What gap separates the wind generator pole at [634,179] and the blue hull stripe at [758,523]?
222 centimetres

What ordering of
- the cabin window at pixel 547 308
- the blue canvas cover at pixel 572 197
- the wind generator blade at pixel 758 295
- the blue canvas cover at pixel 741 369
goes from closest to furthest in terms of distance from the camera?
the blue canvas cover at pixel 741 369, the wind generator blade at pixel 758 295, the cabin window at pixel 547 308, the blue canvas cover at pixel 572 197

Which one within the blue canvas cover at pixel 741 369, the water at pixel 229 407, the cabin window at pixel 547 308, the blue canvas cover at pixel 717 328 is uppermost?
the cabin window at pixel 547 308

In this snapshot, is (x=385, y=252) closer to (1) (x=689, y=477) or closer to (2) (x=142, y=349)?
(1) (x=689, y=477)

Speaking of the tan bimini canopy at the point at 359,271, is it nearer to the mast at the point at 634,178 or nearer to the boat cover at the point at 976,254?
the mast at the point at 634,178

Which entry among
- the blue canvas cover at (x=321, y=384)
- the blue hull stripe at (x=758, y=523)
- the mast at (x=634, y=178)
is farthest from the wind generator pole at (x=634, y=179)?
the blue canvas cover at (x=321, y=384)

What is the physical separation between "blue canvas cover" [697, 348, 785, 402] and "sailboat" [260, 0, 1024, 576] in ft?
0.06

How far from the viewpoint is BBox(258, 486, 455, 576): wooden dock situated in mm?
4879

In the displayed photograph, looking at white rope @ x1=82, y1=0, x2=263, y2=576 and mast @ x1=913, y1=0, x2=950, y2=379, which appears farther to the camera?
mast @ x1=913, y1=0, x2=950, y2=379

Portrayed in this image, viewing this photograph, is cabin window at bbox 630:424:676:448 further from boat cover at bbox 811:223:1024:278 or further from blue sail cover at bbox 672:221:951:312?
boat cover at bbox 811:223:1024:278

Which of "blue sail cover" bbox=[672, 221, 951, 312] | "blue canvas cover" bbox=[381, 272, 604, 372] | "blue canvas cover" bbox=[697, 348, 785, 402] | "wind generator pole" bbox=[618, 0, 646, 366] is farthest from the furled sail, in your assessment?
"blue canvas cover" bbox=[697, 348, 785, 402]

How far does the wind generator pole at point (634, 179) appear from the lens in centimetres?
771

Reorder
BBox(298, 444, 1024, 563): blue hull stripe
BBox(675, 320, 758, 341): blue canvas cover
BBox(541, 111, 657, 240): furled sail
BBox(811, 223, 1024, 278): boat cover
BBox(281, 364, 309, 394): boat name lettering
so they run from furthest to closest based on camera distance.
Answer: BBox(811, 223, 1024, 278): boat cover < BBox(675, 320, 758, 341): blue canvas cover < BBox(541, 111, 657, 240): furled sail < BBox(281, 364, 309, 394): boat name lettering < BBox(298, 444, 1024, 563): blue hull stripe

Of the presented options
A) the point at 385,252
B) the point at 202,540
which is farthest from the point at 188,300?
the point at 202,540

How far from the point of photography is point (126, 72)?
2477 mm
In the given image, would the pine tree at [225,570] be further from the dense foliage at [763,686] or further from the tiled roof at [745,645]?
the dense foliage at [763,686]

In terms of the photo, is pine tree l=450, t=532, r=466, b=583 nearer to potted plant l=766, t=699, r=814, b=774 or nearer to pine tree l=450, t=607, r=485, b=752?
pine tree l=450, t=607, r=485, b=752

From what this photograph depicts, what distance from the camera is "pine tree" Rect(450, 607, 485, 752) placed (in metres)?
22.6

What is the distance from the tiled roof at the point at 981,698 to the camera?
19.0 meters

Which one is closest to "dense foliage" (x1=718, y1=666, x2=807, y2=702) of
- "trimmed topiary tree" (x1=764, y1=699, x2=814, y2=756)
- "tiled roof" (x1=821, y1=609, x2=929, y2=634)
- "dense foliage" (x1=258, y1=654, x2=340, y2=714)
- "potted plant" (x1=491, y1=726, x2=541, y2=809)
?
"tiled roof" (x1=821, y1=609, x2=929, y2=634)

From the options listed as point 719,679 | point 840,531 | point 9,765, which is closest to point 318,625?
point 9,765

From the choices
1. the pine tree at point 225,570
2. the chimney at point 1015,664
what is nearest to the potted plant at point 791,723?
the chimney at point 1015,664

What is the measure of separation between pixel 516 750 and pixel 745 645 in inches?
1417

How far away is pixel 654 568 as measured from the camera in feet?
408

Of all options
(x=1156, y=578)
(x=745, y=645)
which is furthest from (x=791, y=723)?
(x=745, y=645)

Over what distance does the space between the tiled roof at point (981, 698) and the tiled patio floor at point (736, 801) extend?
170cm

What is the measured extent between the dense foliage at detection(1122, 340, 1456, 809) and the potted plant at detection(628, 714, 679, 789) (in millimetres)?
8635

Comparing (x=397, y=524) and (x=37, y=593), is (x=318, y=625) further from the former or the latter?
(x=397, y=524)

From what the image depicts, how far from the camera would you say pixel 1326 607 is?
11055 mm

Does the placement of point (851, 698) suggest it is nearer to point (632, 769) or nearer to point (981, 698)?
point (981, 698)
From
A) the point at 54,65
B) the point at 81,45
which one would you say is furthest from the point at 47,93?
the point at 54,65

────────────────────────────────────────

• **TASK OBJECTIVE**
Rewrite the part of the listing that opens with the line containing "In the displayed" and closes with the line containing "Answer: BBox(811, 223, 1024, 278): boat", replacing "cabin window" with "porthole" and leaving all else unchanged.

• **OUTPUT FOR THIS TASK**
In the displayed photograph, looking at white rope @ x1=82, y1=0, x2=263, y2=576 and mast @ x1=913, y1=0, x2=950, y2=379, which appears farther to the camera?
mast @ x1=913, y1=0, x2=950, y2=379

Portrayed in this image, viewing this photograph, is porthole at bbox 630:424:676:448 further from boat cover at bbox 811:223:1024:278 or further from blue sail cover at bbox 672:221:951:312?
boat cover at bbox 811:223:1024:278

Which of "blue sail cover" bbox=[672, 221, 951, 312] | "blue canvas cover" bbox=[381, 272, 604, 372] | "blue canvas cover" bbox=[697, 348, 785, 402] | "wind generator pole" bbox=[618, 0, 646, 366] is farthest from the furled sail, in your assessment?
"blue canvas cover" bbox=[697, 348, 785, 402]

How far does the wind generator pole at point (634, 179) appear from the lens in centimetres?
771

Reorder
BBox(298, 444, 1024, 563): blue hull stripe
BBox(675, 320, 758, 341): blue canvas cover
BBox(541, 111, 657, 240): furled sail
BBox(811, 223, 1024, 278): boat cover
BBox(281, 364, 309, 394): boat name lettering
so they run from furthest to closest based on camera distance.
Answer: BBox(811, 223, 1024, 278): boat cover < BBox(675, 320, 758, 341): blue canvas cover < BBox(541, 111, 657, 240): furled sail < BBox(281, 364, 309, 394): boat name lettering < BBox(298, 444, 1024, 563): blue hull stripe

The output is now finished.